▸ **TASK REQUIREMENTS**
1. Using the interview excerpt about Penn State below, decide whether each statement agrees with it: (a) only one Penn State board member has stepped down; (b) Penn State's decisions were based on Dr. Chambers' report rather than Seasock's; (c) the Federal investigation has already ended. Answer yes or no for each and quote the words that settle it.
2. Reproduce the part of the interview excerpt about Penn State below that runs from "Were the coach" down to "abuse of children.", word for word.
3. Write the next part of the interview excerpt about Penn State and the Freeh report below, carrying on from its final sentence.

▸ **EXCERPT**

========

Below are additional, previously unpublished items from that interview:
The Penn State board said it accepts "full responsibility” for failures that occurred, yet only one board member has stepped down. Paterno’s family and lawyers for other Penn State officials insist they did nothing wrong. How common is that kind of reaction from the people and organizations responsible for children’s welfare when wrongdoing and cover-ups are exposed?
With a Federal investigation still ongoing, much of this story is yet to be told. In general, institutions have adopted the deny what you can, admit what you must strategy. In one of the cases in the film, it was only after the coach who made a school a powerhouse for 30 years passed away that the school acknowledged that there were credible reports of sexual abuse of students. Not so coincidentally, this acknowledgment occurred after the statute of limitations on these crimes had passed.
In many cases, you also see similar “cherry-picked” information, such as Penn State’s decisions being made based on Seasock’s psychological report, rather than Dr. Chambers’ report. Loyalists who will back up the school’s version of events are pushed to the forefront, while those who line up against them are discredited.
Still, one need only look at each individual Olympic national governing body, sport by sport, to see the gamut of reactions to allegations of sexual abuse. Sometimes when a high profile program – USA Swimming, USA Gymnastics – is exposed for having ‘mishandled’ sexually abusing coaches within their ranks, those programs have learned from their mistakes, adopting a more proactive stance toward prevention. Many other institutions have responded by reexamining their own policies regarding, among other things, the mandated reporting of child sexual abuse.
Based on what you’ve seen in other cases, what do you expect the ultimate outcome of the legal process to be? Will people besides Jerry Sandusky go to jail?
Anything can happen when a case is handed over to a jury, but from the evidence that has been made public via the grand jury and the Freeh report, it appears quite clear that [Penn State athletic director] Tim Curley and [vice president Gary] Schultz perjured themselves. It is also clear, in denying any knowledge of the 1998 incident involving Sandusky, that Joe Paterno himself lied to the Grand Jury.
Were the coach alive today, I do believe that after the release of the Freeh report there would have been no way for him to avoid being charged with perjury.
What are the most important lessons Penn State can draw from the Freeh Report? What are the most important lessons society can draw?
For society as a whole, I think the most valuable way to see the Freeh report is as a dye-injected MRI through which we can learn more about a disease – the disease of willful institutional silence regarding the sexual abuse of children.
The has report has given us a clearer – though still imperfect and incomplete – picture of how a coverup like this can and does occur so often. It illustrates the positions where the decisions are made, the thought processes that led to those decisions and how very bright people chose to take the legally and ethically wrong path.

========

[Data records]
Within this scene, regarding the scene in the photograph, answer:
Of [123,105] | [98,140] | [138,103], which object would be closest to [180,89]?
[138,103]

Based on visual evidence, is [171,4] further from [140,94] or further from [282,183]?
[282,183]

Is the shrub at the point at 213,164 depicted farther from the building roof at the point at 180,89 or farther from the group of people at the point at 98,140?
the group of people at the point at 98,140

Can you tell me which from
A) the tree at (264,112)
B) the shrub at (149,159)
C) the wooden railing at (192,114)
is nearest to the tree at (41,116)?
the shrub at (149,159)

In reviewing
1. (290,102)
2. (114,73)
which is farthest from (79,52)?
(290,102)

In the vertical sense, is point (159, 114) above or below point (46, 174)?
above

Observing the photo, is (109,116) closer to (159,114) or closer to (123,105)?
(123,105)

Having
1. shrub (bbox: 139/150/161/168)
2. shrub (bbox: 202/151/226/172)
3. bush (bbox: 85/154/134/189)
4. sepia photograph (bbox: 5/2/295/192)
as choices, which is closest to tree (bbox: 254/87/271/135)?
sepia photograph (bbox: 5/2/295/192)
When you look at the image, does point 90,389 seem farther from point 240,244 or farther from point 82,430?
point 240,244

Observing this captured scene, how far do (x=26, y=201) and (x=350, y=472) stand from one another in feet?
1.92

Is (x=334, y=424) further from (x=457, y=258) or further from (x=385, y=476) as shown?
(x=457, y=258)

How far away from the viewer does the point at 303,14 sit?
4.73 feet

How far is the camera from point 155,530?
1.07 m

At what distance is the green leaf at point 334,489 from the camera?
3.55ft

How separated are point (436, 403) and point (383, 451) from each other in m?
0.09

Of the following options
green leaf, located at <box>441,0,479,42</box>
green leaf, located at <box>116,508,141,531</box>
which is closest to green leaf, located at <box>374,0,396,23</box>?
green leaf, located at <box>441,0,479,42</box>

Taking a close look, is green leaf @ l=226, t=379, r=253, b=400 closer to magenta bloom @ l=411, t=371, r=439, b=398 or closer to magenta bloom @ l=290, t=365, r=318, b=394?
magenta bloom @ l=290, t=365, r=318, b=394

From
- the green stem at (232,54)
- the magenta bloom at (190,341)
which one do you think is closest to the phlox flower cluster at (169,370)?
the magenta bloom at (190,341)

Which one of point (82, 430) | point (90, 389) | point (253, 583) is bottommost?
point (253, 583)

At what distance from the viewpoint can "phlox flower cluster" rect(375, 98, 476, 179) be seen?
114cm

========

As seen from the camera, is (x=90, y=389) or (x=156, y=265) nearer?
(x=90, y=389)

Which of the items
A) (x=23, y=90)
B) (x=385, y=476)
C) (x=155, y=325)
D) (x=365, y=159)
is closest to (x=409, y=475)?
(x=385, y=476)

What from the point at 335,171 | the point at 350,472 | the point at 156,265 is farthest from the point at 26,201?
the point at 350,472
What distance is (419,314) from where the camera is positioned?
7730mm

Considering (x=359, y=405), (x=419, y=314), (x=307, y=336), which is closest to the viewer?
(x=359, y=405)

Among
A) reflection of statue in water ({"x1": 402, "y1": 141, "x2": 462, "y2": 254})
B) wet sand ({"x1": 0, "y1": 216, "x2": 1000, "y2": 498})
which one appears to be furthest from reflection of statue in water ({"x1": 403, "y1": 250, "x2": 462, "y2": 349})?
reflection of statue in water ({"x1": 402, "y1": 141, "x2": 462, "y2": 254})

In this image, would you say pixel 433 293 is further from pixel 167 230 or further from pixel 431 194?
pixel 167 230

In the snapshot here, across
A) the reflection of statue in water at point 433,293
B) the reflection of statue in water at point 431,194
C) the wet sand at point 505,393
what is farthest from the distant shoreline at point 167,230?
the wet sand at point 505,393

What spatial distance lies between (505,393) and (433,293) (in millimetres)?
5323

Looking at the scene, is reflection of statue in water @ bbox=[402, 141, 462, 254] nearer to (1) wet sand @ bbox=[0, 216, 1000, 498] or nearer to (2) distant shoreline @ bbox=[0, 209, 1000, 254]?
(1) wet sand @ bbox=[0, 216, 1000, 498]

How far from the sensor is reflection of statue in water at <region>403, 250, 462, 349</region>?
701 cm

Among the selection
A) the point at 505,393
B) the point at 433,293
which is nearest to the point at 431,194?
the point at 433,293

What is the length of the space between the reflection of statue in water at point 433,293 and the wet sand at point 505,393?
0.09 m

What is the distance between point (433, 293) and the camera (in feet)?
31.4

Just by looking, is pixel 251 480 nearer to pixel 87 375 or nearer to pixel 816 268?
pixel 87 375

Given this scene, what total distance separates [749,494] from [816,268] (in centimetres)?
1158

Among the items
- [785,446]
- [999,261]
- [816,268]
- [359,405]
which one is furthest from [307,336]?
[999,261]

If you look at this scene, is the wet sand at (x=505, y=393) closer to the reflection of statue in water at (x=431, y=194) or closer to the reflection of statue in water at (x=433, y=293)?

========

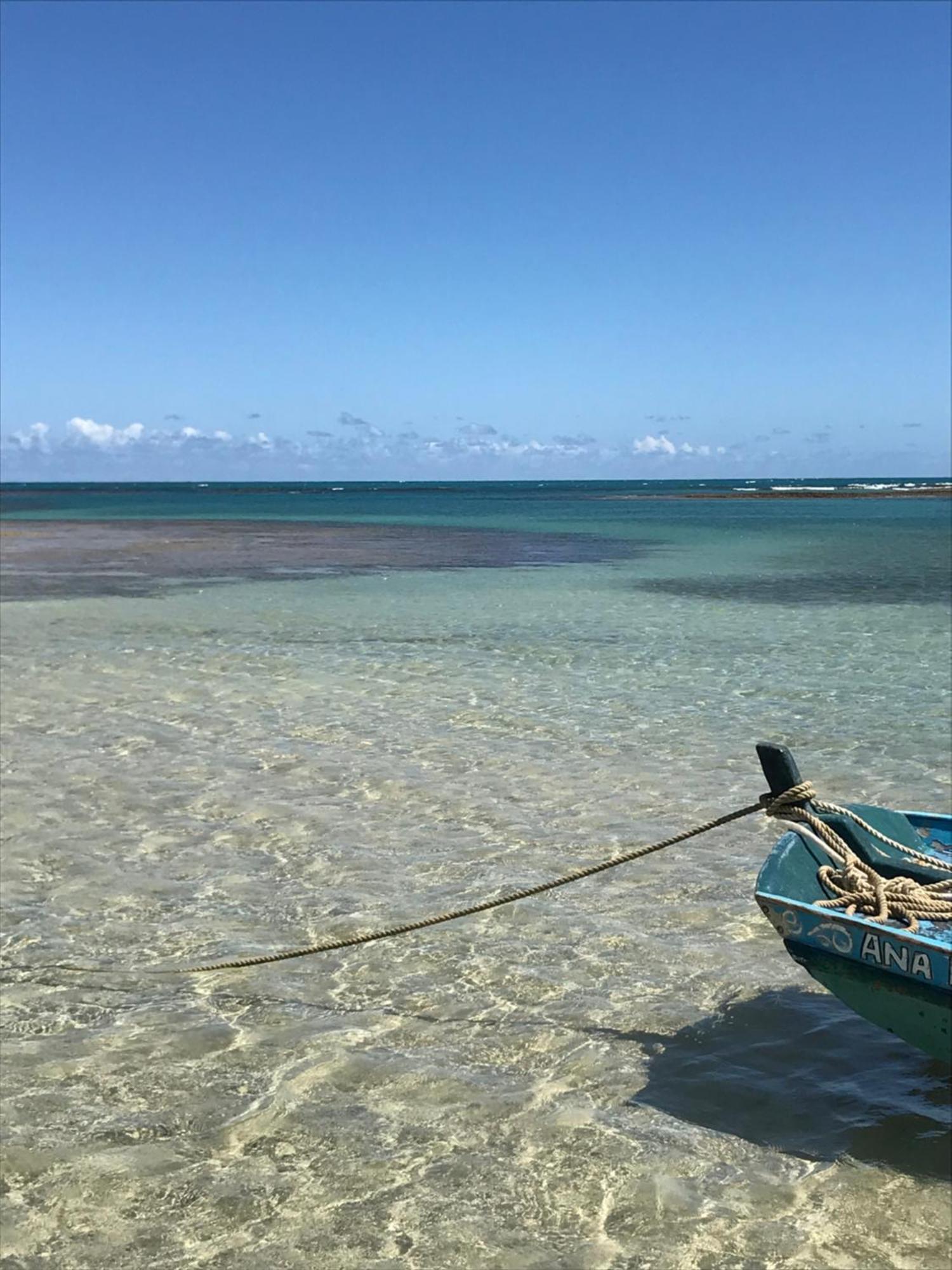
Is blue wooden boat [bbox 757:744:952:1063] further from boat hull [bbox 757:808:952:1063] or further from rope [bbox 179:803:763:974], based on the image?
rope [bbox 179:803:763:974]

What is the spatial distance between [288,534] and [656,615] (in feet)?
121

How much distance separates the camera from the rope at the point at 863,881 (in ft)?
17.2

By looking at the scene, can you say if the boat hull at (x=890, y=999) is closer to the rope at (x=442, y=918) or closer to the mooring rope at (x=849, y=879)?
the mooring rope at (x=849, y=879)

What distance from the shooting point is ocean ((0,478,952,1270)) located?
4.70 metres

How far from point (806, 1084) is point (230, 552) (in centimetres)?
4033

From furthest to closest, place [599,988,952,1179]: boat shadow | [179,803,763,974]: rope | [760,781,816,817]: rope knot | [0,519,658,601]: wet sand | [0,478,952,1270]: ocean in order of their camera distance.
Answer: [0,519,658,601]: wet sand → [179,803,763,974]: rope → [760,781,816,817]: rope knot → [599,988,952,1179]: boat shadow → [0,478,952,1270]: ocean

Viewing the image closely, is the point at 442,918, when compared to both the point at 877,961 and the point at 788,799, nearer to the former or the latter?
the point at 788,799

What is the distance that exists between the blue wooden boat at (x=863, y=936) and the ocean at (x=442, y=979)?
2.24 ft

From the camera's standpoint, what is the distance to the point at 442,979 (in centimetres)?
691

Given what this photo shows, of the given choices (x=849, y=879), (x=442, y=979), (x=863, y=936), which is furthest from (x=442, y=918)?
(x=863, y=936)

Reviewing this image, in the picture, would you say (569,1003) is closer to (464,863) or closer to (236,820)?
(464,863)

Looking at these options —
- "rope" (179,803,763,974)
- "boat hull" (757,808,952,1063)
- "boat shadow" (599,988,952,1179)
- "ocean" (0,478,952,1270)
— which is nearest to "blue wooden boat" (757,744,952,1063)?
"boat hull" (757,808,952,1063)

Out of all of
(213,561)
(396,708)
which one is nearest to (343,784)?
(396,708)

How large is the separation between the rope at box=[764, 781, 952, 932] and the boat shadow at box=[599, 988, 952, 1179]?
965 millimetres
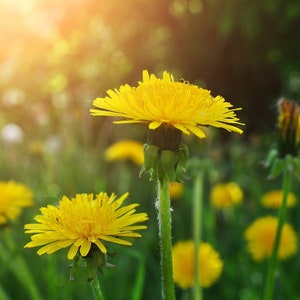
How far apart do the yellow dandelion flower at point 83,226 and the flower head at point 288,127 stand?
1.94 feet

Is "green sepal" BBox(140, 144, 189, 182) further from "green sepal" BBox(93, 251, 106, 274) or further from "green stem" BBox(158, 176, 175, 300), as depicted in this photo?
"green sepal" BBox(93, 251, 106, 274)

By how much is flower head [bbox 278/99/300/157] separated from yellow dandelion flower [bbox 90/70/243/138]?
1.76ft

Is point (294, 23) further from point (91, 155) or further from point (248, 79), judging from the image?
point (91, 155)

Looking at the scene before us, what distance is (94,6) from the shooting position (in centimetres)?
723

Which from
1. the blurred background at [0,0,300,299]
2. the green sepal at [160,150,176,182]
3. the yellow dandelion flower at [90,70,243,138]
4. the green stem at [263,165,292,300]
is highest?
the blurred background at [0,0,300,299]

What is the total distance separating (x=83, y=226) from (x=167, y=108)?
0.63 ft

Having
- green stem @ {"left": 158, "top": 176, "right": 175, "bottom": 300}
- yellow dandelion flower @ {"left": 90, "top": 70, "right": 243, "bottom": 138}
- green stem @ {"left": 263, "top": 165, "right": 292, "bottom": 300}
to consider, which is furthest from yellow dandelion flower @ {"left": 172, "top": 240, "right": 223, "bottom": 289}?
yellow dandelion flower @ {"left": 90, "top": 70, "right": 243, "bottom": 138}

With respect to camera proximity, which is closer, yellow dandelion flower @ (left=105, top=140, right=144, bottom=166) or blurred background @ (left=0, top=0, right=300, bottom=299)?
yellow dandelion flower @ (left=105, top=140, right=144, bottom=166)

========

▸ **TASK RESPONSES**
1.
(a) Yes: "yet only one board member has stepped down"
(b) No: "such as Penn State’s decisions being made based on Seasock’s psychological report, rather than Dr. Chambers’ report"
(c) No: "With a Federal investigation still ongoing"

2.
Were the coach alive today, I do believe that after the release of the Freeh report there would have been no way for him to avoid being charged with perjury.
What are the most important lessons Penn State can draw from the Freeh Report? What are the most important lessons society can draw?
For society as a whole, I think the most valuable way to see the Freeh report is as a dye-injected MRI through which we can learn more about a disease – the disease of willful institutional silence regarding the sexual abuse of children.

3.
What steps can and should Penn State take now and in the future to prevent this from happening again, and also to address the damage done to Sandusky’s victims?
A change in the culture surrounding Penn State is a must, which is much, much easier said than done when the defining moment of a university’s week includes over a hundred thousand screaming “We Are …”
Having met many residents of State College and nearby Bellefonte throughout the course of the trial, I have seen people who are already having to come to grips with the complicated relationship between the geographical area and the university. As one elderly, dyed-in-Navy-and-White supporter told me “Love the Lion, hate the lies.” I admire that. And to that end, no less than full disclosure will do. I am all in favor of an international style truth and reconciliation commission
The soil in State College will remain toxic until the entire truth comes out. Until that time, the foundation is cracked. To build upon a foundation of lies, as shown so clearly in the Freeh report, only guarantees your eventual collapse.
As someone who has been a victim of coach sex abuse, how did the Freeh Report affect you emotionally? Do you have any insight into the sort of emotional impact the report’s release might have on other victims, including those of Sandusky?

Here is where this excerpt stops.